History of Present Illness: Pt had an itchy and sore throat for which he was treated with azithromycin. He sought out new antibiotics after 5 days without relief. Approximately ten days after the onset of the sore throat, he went to bed complaining of a "sore wrist." Upon awakening the following morning, he felt severe pain in both wrists with progressive immobility of the left wrist. His skin broke out with a rash later on in the day on his hands, wrists and ankles. His legs started swelling and he had difficulty walking.
Denied red eyes or pain with urination.
Past medical history: significant for migratory arthritis, Crohn's disease, HLA-B27(+). Patient has a long history of severe anaphylactic/eczemal allergic reactions as well.
Pertinent physical exam:
Skin exam revealed multiple, progressive, round tender "palpable purpuric" lesions on the hands and ankles.
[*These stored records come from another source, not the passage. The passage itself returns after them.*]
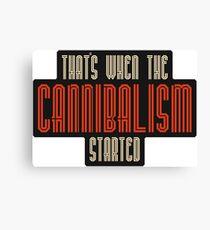 Cannibalism  Canvas Print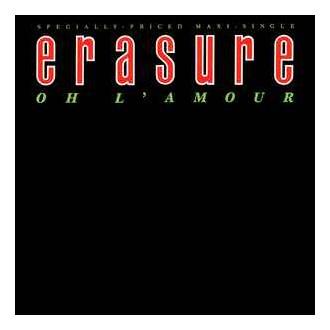 Erasure – Oh L'Amour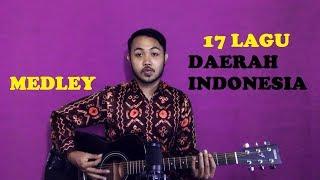 17 LAGU DAERAH INDONESIA (MEDLEY)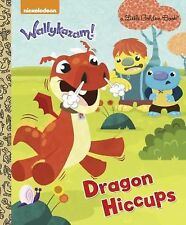Dragon Hiccups (Wallykazam!) (Little Golden Book)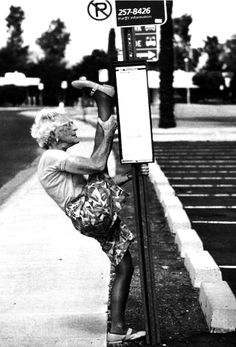 Because someday when I'm old, I want to be able to still do this;)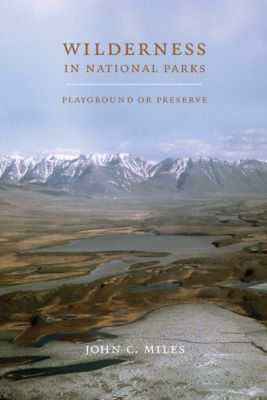Wilderness in National Parks, John C. Miles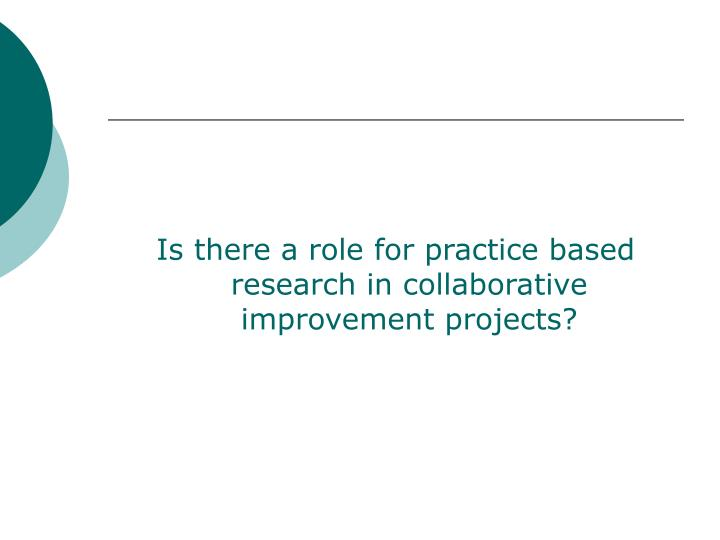 Is there a role for practice based research in collaborative improvement projects?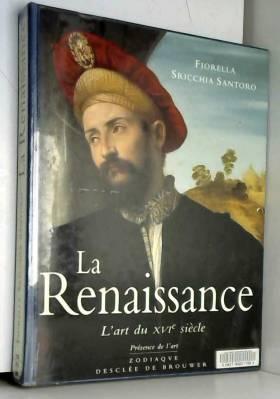 L'Art de la Renaissance :...
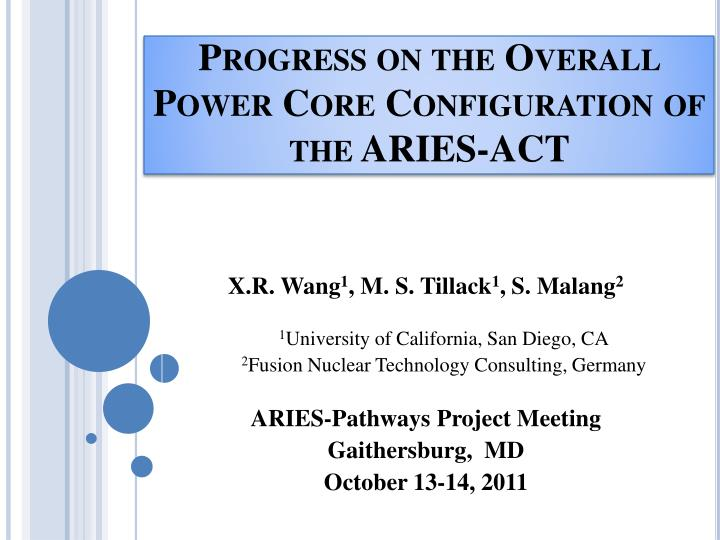 progress on the overall power core configuration of the aries act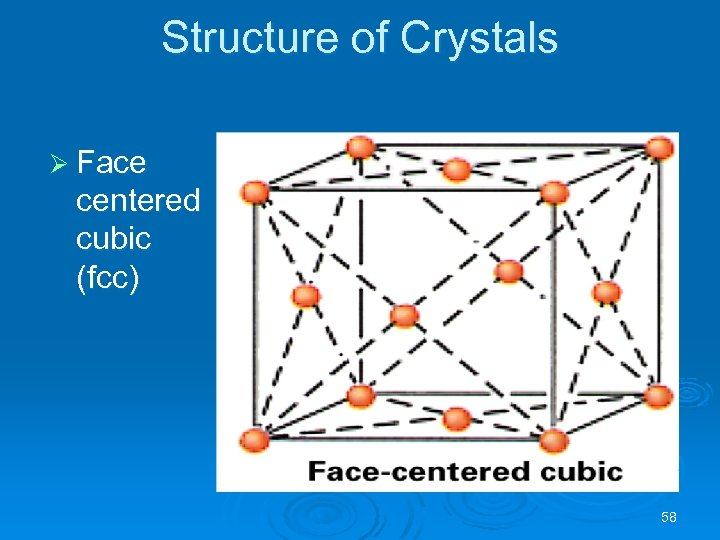 Structure of Crystals Ø Face centered cubic (fcc) 58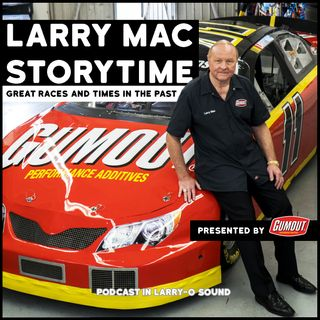 Larry Mac StoryTime - Great Racing Stories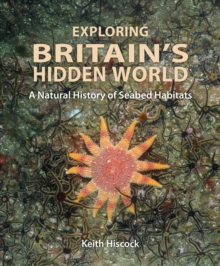 Exploring Britain's Hidden World : A natural history of seabed habitats, Hardback Book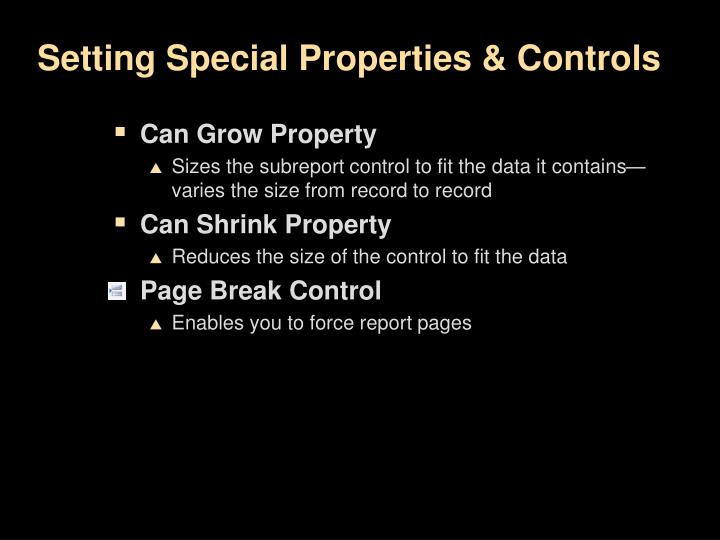 Setting Special Properties & Controls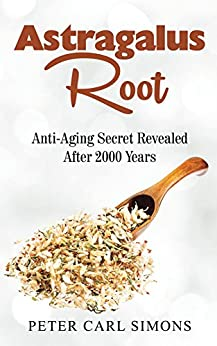 Astragalus root anti aging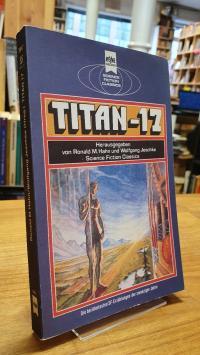 Hahn, Titan – 17 – Klassische Science Fiction-Erzählungen aus den zwanziger Jahr
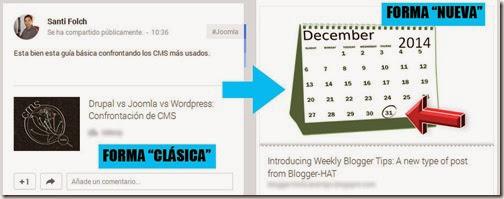 Confrontación de la forma clásica y nueva de presentar los post de blogs en G+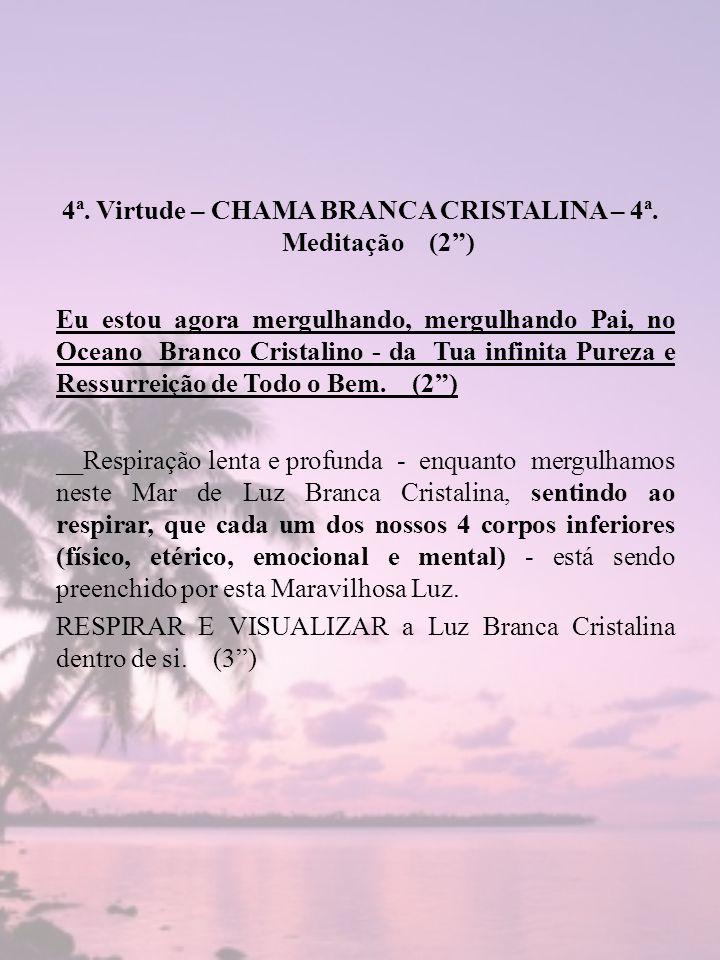 4ª. Virtude – CHAMA BRANCA CRISTALINA – 4ª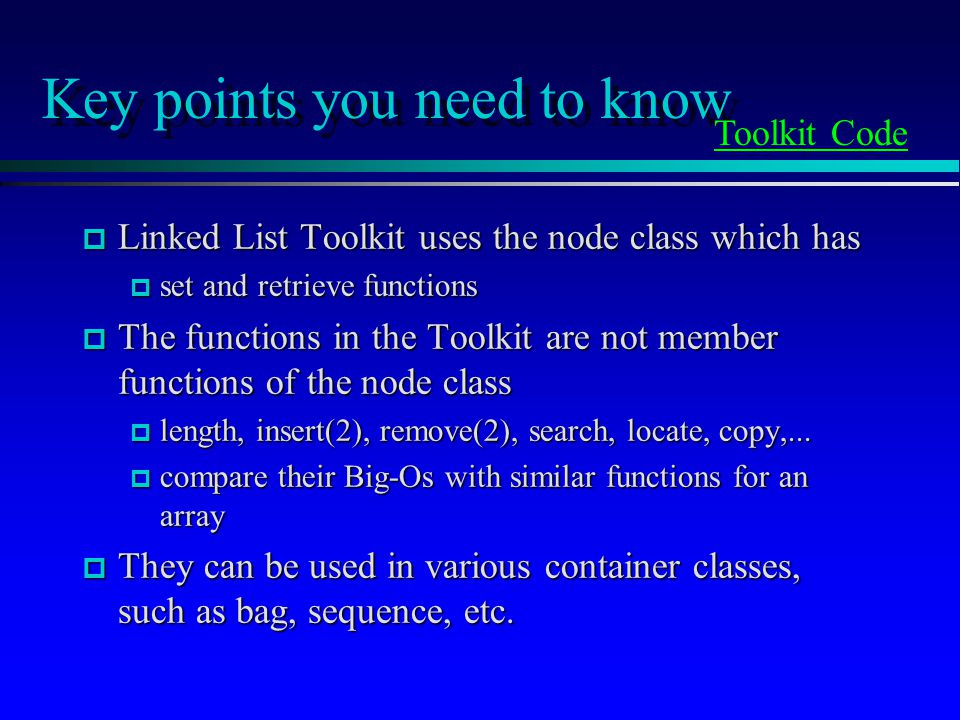 Key points you need to know p Linked List Toolkit uses the node class which has p set and retrieve functions p The functions in the Toolkit are not member functions of the node class p length, insert(2), remove(2), search, locate, copy,...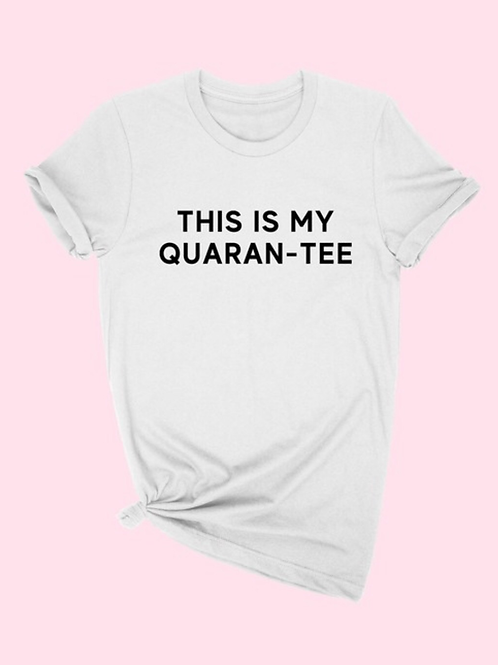 This is my Quaran-tee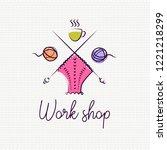 knit workshop  creative course  ... | Shutterstock .eps vector #1221218299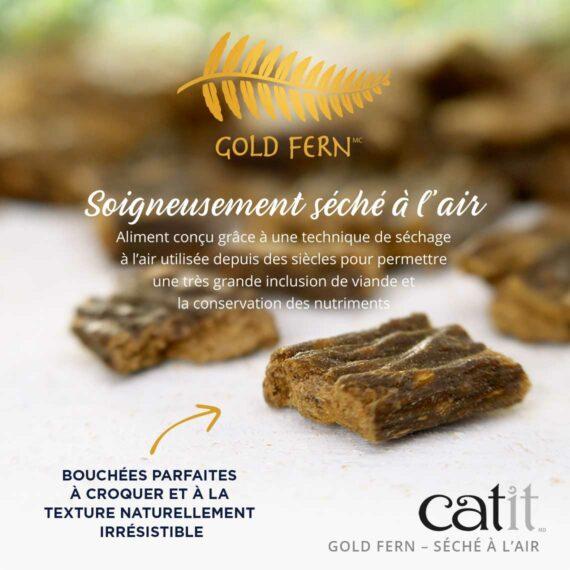 Catit Gold Fern - Soigneusement séché à l'air. Aliment conçu grâce à une technique de séchage à l'air utilisée depuis des siècles pour permettre une très grande inclusion de viande et la conservation des nutriments. Bouchées parfaites à croquer et à la texture naturellement irrésistible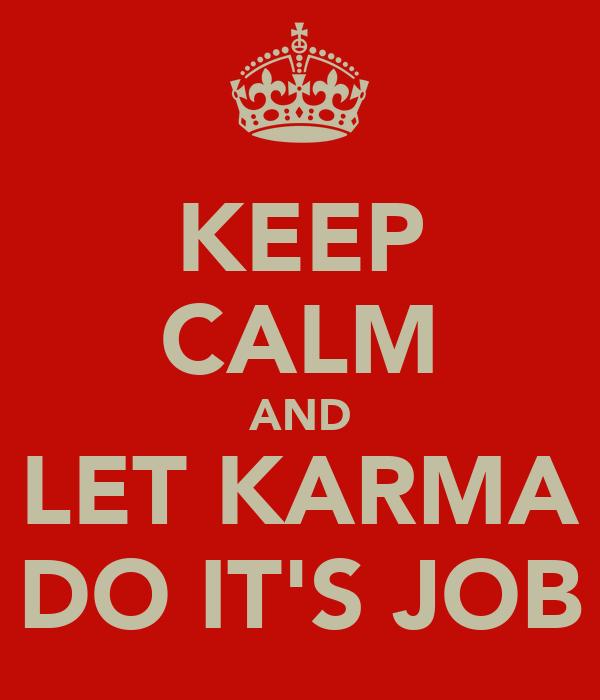 KEEP CALM AND LET KARMA DO IT'S JOB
4+ pitting edema was present in the lower extremities.
Diagnosis: enteropathic arthritis and erythema nodosum most likely secondary to a streptococcal infection of the throat with subsequent reaction *HLA-B27(+)
Reiter's/Reactive arthritis triad: conjunctivitis, arthritis, urethritis (Can't see, can't pee, can't climb a tree)
Course: Dermatology, ID, and rheumatology consultations were made. Pt was reluctant to start a course of steroids in the ED, given a past history of steroid-associated insomnia and psychosis. After 5 days of worsening edema and tender arthritis, he agreed to a steroid burst of 40mg daily and tapering regimen with rheumatology to follow.